Cass. civ. 3ème, 5 octobre 2017, n°16-18.059
Le preneur d’un local monovalent ne peut se prévaloir du bénéfice des dispositions de l’article R.145-8 du Code de commerce qui prévoit un abattement sur la valeur locative à raison de la réalisation des améliorations dont le preneur a supporté la charge.
Ce qu’il faut retenir : Le preneur d’un local monovalent ne peut se prévaloir du bénéfice des dispositions de l’article R.145-8 du Code de commerce qui prévoit un abattement sur la valeur locative à raison de la réalisation des améliorations dont le preneur a supporté la charge.
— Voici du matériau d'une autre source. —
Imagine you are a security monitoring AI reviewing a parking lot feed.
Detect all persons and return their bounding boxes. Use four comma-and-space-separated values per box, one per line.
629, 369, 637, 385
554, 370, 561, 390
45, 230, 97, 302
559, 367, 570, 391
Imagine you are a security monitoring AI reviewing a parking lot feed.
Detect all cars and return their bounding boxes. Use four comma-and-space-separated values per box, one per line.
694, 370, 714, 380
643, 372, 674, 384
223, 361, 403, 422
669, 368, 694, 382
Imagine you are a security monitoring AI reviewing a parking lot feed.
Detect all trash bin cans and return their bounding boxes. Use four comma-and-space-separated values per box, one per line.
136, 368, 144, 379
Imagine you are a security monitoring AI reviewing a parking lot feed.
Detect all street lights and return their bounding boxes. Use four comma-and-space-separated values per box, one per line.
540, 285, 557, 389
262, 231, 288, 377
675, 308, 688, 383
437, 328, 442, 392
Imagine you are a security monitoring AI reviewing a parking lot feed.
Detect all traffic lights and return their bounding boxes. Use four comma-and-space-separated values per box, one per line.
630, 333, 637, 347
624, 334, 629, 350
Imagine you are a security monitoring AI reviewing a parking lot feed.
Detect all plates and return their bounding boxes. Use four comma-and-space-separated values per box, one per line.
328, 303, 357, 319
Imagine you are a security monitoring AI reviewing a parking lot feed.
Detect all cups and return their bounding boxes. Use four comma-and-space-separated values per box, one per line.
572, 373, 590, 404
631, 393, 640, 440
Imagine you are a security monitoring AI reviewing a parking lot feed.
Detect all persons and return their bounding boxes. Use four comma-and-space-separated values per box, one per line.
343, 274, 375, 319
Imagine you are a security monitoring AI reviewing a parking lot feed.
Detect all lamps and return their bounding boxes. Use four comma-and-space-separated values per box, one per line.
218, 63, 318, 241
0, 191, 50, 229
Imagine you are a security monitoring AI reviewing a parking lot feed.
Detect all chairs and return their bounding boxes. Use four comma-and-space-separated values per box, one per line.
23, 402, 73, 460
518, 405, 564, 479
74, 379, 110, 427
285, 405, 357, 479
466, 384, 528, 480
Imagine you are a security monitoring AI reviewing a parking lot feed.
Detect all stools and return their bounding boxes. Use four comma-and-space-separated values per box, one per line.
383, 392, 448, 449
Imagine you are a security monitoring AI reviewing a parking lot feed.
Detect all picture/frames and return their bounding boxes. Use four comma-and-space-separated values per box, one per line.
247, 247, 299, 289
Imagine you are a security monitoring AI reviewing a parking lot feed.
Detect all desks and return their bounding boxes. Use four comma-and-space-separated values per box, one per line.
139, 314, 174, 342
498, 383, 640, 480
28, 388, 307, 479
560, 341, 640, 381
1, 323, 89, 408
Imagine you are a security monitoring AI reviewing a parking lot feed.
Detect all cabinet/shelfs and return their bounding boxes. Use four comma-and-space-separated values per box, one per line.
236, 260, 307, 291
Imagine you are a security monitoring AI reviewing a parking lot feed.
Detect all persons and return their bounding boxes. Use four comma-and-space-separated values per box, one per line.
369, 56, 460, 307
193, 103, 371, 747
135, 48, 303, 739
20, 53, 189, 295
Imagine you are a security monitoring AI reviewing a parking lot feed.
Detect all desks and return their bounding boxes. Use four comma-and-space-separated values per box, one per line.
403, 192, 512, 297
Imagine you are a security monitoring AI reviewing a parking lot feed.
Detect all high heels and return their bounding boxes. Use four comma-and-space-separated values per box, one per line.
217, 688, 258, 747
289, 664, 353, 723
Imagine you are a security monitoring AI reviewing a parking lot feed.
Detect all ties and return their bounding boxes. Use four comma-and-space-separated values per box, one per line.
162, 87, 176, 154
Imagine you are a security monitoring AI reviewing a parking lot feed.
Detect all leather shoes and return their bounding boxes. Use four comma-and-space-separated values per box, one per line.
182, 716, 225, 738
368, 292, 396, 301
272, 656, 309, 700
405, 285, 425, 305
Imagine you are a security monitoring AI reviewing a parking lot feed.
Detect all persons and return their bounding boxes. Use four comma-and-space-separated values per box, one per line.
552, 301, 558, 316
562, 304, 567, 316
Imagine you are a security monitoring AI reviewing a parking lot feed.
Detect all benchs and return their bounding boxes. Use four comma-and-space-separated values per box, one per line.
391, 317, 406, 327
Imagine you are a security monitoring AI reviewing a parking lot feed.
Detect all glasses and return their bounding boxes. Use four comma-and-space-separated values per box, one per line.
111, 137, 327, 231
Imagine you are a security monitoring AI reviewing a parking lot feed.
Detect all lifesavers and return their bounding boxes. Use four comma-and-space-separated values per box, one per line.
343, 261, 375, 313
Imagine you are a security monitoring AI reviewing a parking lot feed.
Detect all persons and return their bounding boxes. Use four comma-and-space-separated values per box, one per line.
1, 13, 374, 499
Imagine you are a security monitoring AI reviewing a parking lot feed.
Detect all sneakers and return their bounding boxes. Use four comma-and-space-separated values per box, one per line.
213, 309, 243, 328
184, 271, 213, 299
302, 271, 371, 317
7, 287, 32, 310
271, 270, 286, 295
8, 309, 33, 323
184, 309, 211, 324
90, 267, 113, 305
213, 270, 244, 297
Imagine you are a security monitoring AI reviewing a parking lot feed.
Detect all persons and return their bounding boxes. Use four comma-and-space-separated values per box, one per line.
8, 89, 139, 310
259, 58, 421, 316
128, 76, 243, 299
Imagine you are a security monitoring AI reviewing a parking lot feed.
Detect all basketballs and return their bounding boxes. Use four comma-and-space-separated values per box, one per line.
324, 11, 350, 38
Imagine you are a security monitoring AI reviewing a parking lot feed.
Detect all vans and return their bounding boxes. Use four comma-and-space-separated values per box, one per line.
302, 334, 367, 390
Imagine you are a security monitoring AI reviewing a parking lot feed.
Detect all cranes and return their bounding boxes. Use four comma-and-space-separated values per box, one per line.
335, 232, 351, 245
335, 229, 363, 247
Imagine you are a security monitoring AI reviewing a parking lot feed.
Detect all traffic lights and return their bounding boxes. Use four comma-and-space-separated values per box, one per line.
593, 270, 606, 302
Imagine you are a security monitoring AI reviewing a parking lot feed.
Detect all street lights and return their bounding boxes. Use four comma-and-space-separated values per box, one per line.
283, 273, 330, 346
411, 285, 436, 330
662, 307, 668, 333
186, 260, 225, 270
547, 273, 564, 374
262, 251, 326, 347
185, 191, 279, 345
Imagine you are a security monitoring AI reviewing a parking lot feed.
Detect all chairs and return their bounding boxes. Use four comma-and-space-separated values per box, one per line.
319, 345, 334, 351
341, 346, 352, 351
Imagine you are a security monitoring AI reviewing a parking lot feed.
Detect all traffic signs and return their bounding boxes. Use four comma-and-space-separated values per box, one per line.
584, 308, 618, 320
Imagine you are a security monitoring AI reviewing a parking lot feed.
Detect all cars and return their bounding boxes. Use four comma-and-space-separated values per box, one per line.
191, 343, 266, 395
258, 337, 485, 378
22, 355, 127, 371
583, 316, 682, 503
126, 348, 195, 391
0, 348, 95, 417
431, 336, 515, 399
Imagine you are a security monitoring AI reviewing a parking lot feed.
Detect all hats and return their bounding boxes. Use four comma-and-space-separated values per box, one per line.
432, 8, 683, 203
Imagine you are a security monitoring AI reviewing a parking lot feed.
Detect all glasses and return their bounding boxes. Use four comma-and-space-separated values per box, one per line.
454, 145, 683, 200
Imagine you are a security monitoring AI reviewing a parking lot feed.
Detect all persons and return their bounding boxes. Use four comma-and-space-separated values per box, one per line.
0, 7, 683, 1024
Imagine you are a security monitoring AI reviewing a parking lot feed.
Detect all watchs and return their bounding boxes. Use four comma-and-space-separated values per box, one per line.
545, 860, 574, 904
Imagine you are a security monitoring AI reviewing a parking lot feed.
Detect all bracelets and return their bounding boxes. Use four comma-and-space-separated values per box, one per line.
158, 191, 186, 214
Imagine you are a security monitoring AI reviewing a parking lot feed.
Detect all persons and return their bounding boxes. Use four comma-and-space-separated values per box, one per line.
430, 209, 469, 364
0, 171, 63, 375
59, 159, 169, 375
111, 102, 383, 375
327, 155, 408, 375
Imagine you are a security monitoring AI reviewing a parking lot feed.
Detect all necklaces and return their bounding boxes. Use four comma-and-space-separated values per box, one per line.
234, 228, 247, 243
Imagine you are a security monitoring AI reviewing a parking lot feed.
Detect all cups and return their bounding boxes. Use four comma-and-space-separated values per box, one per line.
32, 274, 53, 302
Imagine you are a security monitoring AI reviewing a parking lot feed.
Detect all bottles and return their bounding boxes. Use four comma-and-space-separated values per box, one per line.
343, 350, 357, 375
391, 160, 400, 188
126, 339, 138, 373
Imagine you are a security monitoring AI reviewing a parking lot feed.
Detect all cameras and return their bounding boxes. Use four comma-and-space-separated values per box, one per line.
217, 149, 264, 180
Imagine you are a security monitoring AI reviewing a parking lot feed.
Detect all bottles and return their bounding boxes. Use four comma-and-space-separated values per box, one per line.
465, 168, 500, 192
Pour approfondir : Par contrat du 30 août 1994, une société a pris à bail commercial un terrain permettant l’exploitation d’un camping pour une durée de seize années et demi à compter du 1er septembre 1994. Le bailleur lui a délivré un congé avec offre de renouvellement le 30 juin 2010 et l’a assigné en fixation du loyer au montant proposé.
Par un arrêt du 26 novembre 2013, la Cour d’appel de Montpellier a considéré que le bail portait sur un local monovalent au sens de l’article R.145-10 du Code de commerce, qu’il était renouvelé depuis le 1er mars 2011 par l’accord des parties sur le principe du renouvellement et a ordonné une expertise afin de déterminer la valeur locative des lieux loués.
Par un arrêt du 8 mars 2016 (RG n°12/06203), la Cour d’appel de Montpellier fixant le loyer du bail renouvelé a rejeté le moyen du preneur tendant à ce que soit appliqué un abattement de 40% sur la valeur locative calculée en application de la méthode hôtelière compte tenu des améliorations apportées par le preneur se chiffrant à plus de 7 millions d’euros. Sur le fondement de l’article R.145-8 du Code de commerce, le preneur soutient que ces améliorations doivent constituer un abattement sur le prix lors du premier renouvellement et forme donc un pourvoi.
La Cour de cassation confirme l’arrêt d’appel considérant que la soumission du bail à l’article R.145-10 du Code de commerce relatif aux locaux monovalents au terme duquel, « le prix du bail des locaux construits en vue d’une seule utilisation peut, par dérogation aux articles L.145-33 et R.145-3 et suivants [du Code de commerce], être déterminé selon les usages observés dans la branche d’activité considérée » exclut l’application des dispositions de l’article R.145-8 du Code de commerce.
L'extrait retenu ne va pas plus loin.